Many of the best-loved bands of the 1960s don’t own the rights to their own material. What this means in practical terms is that they don’t have the freedom to put together career-spanning DVDs that offer a comprehensive look at their work in their most vital years. (and the opportunity to profit from same.)
When I think about this fact, one of the first bands that comes to mind is Paul Revere and the Raiders. On television in their heyday more often than The Monkees (if you can wrap your mind around that fact), The Raiders have not a single DVD showcasing their material. (Direct your inquiries to Dick Clark Productions, the entity responsible for the non-existence of Raiders video product in the 21st century.)
Other bands have either fared better, or worked to secure rights to their material. The Doors were always careful stewards of their work product, so it’s not surprising (though it is most welcome) that there’s a new DVD – with a run time (including bonus material ) of nearly two and a half hours – documenting their film and television output.
R-Evolution is a thoughtful survey of The Doors’ music in video form, without any annoying voice-overs or other superfluous content.

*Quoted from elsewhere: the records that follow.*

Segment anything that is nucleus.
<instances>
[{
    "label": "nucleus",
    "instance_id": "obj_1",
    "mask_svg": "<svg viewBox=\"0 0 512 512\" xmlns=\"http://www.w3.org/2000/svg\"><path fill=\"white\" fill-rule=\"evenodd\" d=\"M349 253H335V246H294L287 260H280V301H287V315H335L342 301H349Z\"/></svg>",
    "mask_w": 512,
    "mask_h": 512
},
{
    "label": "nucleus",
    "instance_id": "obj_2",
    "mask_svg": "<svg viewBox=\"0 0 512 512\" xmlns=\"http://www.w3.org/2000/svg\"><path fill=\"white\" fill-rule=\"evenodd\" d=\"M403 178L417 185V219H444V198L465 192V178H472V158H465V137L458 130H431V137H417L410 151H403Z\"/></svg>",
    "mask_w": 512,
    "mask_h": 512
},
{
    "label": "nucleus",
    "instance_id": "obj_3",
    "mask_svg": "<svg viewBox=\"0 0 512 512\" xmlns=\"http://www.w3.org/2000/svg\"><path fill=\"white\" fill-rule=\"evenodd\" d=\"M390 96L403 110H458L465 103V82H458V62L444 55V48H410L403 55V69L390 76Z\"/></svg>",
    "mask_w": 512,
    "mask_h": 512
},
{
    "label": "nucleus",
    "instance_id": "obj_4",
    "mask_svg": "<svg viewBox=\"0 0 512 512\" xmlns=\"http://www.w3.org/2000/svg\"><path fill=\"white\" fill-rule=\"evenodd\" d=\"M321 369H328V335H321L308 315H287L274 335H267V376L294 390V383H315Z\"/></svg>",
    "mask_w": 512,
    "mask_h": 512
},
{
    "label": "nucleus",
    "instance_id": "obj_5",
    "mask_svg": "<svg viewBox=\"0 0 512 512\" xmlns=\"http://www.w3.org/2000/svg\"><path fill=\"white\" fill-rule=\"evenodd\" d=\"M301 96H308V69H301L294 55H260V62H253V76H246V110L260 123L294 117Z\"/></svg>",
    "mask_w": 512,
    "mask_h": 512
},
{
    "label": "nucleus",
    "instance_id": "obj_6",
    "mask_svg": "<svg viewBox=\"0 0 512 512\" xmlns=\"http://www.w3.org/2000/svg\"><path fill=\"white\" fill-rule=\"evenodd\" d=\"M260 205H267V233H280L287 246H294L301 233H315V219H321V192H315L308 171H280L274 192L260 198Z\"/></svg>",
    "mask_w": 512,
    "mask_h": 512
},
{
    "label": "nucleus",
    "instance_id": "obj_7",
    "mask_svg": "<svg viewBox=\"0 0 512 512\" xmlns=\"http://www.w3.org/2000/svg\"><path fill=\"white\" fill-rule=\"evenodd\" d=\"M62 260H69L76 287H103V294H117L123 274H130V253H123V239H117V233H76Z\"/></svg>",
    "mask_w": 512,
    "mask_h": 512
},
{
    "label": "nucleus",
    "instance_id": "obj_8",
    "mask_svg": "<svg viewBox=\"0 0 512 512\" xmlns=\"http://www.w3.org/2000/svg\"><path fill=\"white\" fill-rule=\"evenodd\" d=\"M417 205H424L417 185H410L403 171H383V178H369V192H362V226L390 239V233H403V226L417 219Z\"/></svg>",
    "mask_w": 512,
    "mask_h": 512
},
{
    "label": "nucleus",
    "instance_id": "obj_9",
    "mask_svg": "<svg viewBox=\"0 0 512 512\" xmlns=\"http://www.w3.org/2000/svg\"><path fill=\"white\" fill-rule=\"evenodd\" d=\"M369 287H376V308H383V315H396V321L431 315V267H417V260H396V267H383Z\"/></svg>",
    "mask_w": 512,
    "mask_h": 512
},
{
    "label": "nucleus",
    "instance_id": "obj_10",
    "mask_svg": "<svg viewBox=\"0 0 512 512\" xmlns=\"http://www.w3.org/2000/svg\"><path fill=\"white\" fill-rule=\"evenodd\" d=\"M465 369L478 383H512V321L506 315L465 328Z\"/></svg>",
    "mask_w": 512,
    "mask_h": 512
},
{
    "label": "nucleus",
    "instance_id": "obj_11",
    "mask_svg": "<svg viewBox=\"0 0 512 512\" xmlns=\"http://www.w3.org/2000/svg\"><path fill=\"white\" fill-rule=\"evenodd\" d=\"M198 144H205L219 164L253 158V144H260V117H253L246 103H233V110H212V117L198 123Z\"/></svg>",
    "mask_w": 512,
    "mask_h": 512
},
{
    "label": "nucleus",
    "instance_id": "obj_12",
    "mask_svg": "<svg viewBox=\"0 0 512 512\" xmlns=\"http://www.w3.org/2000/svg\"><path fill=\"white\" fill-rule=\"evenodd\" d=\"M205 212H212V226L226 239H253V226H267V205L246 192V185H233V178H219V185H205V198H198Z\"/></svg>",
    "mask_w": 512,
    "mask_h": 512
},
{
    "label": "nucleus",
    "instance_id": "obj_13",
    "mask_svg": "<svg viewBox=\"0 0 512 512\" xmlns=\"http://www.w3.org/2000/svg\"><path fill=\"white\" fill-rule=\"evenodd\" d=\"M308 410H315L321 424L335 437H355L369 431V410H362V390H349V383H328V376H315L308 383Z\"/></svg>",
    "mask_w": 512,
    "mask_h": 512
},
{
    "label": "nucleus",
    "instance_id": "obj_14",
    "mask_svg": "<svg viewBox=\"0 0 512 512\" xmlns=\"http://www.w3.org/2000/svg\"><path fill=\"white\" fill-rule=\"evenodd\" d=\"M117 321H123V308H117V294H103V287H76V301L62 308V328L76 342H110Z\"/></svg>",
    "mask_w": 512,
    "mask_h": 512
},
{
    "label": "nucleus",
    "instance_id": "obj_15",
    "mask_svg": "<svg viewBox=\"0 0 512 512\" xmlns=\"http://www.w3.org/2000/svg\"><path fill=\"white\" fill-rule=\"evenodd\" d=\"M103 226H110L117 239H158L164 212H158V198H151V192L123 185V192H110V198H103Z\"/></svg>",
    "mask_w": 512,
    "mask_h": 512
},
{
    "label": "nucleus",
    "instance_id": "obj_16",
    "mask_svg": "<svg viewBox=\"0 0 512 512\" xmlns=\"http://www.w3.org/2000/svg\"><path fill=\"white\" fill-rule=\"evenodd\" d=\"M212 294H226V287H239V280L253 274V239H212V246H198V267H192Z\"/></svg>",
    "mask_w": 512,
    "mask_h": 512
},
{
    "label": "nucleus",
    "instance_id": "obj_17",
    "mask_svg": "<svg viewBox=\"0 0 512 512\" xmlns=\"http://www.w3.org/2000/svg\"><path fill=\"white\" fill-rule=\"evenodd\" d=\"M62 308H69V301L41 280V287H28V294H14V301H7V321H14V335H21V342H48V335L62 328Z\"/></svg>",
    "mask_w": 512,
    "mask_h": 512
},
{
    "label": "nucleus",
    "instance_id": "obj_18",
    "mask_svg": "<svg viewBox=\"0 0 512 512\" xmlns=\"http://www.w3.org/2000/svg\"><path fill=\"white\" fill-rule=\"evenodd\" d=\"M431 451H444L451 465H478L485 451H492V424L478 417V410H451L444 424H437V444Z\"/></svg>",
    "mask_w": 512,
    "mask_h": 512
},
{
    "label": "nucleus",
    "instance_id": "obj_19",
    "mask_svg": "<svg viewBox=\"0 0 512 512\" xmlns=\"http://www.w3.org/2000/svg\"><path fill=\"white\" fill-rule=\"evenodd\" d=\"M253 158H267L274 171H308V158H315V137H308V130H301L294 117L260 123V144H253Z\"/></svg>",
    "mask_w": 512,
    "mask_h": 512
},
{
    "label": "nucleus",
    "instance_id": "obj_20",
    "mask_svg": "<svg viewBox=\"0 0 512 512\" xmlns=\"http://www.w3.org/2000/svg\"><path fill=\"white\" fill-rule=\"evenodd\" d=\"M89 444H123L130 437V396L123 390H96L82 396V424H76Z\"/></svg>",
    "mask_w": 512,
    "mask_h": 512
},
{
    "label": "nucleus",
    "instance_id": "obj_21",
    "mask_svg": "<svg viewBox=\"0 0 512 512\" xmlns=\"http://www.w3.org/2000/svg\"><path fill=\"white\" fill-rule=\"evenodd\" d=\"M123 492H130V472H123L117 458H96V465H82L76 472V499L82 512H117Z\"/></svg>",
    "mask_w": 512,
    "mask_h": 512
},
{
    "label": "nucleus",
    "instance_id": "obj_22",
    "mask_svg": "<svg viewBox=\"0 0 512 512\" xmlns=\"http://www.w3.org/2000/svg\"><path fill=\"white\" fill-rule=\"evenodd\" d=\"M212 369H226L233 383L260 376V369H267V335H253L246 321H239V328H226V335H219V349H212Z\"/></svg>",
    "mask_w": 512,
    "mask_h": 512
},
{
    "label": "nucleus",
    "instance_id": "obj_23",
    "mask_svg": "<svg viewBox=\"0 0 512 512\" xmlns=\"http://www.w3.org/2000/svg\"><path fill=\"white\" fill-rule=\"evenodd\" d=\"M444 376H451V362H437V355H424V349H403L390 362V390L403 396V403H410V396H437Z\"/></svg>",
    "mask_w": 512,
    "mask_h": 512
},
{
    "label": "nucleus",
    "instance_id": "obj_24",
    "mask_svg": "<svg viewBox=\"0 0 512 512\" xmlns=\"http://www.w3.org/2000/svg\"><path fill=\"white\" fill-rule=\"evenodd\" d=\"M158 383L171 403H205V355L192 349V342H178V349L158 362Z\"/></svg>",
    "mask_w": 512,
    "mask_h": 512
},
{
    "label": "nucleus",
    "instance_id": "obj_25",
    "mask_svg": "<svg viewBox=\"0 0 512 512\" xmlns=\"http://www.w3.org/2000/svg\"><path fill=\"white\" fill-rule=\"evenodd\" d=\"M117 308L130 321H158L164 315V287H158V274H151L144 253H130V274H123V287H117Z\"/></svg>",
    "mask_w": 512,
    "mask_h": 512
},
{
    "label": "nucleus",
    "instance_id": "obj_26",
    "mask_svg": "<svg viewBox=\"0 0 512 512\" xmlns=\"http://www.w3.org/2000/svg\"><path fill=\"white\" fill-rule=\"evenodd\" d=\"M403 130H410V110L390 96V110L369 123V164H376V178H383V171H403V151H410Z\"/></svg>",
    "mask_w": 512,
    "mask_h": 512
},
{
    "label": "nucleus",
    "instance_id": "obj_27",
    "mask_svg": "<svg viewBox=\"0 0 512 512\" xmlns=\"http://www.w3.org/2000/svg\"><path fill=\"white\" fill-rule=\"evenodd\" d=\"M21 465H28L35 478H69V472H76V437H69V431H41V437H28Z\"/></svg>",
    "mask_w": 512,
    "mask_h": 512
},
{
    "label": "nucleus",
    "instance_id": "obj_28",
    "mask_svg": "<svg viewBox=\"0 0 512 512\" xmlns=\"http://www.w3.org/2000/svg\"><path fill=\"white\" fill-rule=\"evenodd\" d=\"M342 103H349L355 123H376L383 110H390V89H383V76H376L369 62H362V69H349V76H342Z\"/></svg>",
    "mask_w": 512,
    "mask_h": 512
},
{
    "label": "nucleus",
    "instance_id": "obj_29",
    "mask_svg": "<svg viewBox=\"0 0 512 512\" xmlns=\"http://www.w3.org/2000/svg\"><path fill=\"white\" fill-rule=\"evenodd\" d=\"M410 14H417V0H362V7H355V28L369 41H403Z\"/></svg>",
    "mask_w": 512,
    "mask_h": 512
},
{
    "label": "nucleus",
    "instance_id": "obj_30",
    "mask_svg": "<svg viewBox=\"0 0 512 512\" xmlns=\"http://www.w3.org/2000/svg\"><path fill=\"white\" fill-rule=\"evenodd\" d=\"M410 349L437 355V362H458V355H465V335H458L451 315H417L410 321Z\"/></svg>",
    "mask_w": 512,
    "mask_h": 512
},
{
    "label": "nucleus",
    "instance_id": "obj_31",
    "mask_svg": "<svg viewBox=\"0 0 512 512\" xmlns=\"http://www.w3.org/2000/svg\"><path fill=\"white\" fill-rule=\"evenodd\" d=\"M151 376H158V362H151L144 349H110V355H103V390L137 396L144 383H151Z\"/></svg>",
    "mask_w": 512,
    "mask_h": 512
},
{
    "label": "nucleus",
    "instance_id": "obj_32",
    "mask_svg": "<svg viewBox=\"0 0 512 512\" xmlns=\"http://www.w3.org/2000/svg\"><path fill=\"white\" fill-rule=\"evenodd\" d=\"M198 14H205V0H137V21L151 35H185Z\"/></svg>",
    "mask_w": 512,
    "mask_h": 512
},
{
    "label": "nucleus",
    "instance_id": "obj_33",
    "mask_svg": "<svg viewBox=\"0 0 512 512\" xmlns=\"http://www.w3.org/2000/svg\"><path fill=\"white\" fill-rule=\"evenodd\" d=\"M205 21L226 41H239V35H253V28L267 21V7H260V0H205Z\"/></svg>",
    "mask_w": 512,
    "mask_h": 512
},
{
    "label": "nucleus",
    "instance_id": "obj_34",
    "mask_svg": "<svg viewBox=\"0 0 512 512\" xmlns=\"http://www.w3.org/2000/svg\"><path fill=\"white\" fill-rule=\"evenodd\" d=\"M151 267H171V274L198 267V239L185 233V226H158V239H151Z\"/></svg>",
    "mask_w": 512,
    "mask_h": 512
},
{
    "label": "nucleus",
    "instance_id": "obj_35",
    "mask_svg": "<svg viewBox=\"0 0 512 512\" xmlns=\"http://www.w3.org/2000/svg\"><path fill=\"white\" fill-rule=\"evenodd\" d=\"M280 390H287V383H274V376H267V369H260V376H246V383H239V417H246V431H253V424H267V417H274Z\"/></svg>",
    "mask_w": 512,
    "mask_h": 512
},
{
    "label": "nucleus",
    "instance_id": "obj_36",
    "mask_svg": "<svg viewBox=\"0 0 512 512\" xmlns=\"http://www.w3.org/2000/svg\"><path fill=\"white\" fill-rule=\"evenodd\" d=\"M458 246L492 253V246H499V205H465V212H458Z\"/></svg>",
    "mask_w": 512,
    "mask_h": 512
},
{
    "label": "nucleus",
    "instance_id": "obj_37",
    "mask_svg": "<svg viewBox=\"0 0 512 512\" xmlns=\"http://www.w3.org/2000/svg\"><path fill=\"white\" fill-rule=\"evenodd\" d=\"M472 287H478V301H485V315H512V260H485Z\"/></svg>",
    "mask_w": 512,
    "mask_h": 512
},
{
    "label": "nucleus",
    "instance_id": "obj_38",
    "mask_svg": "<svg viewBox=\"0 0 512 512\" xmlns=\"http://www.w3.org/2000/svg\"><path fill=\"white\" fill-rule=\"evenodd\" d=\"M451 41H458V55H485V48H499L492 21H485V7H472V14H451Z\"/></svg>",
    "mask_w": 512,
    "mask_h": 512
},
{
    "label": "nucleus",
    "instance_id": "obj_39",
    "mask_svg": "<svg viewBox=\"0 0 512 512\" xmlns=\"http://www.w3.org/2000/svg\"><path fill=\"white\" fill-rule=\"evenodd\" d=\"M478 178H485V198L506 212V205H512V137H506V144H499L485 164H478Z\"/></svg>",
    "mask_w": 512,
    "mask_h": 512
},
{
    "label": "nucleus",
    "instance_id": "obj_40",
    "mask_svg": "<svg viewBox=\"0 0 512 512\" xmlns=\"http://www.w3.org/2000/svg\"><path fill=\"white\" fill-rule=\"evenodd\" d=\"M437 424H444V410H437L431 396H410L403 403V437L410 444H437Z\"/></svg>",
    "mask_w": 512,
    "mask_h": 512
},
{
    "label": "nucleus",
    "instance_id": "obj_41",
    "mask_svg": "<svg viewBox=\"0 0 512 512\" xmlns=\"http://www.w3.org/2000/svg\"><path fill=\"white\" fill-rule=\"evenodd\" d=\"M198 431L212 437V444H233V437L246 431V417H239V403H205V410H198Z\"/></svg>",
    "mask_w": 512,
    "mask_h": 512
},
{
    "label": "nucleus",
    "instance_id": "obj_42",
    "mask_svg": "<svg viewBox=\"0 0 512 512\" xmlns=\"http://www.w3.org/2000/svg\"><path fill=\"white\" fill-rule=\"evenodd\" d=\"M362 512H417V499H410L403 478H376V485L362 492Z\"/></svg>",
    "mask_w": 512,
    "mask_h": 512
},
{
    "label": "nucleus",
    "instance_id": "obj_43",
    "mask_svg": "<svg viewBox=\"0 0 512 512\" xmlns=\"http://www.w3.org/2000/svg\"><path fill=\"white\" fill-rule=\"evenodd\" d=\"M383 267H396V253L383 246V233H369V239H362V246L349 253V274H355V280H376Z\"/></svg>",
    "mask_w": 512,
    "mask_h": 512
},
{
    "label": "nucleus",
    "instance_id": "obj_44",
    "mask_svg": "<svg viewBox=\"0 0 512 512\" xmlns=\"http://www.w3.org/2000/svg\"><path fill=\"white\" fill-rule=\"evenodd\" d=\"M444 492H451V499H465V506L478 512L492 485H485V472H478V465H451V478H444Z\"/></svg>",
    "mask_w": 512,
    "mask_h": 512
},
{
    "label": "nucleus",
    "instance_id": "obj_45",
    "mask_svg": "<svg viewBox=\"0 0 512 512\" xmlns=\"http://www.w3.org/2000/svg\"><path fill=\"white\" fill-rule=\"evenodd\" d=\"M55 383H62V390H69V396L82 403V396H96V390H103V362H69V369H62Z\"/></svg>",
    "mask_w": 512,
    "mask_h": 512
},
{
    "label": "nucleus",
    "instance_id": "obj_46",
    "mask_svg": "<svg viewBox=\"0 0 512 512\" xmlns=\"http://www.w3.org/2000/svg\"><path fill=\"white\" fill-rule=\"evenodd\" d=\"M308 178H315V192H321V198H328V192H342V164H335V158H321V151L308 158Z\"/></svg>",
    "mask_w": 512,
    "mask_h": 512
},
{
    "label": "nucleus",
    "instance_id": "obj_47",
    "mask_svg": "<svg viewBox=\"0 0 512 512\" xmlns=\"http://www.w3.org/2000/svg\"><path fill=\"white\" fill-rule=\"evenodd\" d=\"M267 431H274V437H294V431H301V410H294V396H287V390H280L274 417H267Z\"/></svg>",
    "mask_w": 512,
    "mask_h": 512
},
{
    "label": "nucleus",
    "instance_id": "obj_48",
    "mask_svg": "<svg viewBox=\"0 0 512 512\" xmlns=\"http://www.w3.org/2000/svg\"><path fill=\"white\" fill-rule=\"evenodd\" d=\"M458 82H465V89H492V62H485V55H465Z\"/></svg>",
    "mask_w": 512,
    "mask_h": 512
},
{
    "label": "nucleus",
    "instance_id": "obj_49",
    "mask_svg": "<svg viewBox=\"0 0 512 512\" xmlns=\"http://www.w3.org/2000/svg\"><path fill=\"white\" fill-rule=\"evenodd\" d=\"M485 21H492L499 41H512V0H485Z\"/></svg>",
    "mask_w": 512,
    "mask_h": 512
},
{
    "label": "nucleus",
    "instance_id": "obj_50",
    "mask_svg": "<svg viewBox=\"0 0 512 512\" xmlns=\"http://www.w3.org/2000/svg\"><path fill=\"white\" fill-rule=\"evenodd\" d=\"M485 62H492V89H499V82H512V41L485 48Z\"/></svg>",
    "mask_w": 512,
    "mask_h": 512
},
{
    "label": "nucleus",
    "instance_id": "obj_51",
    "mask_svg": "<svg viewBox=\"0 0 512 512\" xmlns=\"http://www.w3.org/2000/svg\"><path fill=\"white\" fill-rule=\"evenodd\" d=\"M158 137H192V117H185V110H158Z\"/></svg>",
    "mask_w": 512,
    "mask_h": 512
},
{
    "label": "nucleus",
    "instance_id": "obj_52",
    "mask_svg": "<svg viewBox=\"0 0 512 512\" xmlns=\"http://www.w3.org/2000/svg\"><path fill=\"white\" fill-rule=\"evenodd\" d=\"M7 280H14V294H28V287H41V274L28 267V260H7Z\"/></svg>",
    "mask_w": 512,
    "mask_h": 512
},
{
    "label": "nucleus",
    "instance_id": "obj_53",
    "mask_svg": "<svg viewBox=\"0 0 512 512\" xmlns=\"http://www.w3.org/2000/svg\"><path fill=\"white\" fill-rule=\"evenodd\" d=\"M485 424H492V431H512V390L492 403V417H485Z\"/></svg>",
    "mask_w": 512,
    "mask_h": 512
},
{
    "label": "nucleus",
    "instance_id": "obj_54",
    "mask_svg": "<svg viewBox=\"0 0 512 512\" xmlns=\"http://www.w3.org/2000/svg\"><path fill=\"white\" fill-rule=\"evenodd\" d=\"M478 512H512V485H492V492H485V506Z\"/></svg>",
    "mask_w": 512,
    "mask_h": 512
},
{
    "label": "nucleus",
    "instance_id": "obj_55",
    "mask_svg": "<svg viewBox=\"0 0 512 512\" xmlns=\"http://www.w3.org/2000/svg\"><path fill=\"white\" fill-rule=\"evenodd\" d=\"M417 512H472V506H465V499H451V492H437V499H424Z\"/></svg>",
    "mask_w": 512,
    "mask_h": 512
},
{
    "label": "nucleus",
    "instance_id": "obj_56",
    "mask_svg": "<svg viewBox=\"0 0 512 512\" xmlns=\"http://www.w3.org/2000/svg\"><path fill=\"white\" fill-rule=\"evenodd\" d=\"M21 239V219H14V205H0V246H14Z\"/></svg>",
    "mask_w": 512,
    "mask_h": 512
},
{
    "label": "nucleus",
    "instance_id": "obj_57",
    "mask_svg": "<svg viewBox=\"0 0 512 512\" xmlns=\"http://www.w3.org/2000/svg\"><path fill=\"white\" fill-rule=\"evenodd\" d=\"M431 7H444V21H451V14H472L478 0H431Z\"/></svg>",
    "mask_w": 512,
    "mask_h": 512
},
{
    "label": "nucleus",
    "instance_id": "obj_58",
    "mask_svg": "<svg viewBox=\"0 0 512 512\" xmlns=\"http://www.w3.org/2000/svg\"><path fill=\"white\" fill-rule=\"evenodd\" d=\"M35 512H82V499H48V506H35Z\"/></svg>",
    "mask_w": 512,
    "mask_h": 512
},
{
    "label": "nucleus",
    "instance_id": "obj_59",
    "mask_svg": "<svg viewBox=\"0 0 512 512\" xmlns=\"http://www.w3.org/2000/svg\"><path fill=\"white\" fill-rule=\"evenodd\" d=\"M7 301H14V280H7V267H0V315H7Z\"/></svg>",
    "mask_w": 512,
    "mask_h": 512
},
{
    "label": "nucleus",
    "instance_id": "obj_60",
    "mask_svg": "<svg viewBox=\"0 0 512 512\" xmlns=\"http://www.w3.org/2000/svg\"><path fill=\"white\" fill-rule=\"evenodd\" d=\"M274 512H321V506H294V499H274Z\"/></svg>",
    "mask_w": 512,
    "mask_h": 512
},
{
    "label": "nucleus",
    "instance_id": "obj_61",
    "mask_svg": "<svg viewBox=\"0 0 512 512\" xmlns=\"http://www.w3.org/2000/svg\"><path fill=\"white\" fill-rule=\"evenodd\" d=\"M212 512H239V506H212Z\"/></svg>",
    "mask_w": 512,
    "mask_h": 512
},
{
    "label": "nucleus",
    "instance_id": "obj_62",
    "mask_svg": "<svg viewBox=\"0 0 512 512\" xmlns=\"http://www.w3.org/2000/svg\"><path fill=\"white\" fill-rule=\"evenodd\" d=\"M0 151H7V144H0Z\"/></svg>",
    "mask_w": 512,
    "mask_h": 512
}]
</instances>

It’s just the videos. And as the liner notes make clear, the pointedly chronological organization of the clips emphasizes how the band started out “playing the game” (see performances on American Bandstand – Clark again! – from 1967), but quickly asserted control of their product and made more abstract, idiosyncratic films that fit with what we today recognize as the Doors aesthetic.
The sourcing of these clips is exceptional, and the quality beats the hell out of anything that circulated among (cough) bootleg collectors. Trust me on this. Clips from Murray the K‘s TV show, Jonathan Winters‘ show, and various European musical programs have an undeniable kitsch factor (“Light My Fire” on Malibu U features a setting inspired by a laughable, wrongheadedly literal interpretation of the lyric, and must be seen to be believed).
But the later material is – as it should be – odd and much more Doors-y. Music films produced by the band themselves lean more on live footage and in-studio clips than any sort of pantomiming by the band. And even the 1980s clips – made to take advantage of the medium’s ascendancy in the age of MTV – are fascinating if a bit dated.
The copious bonus material on R-Evolution rounds out an excellent disc that deserves to be a part of any serious 60s music fan’s collection.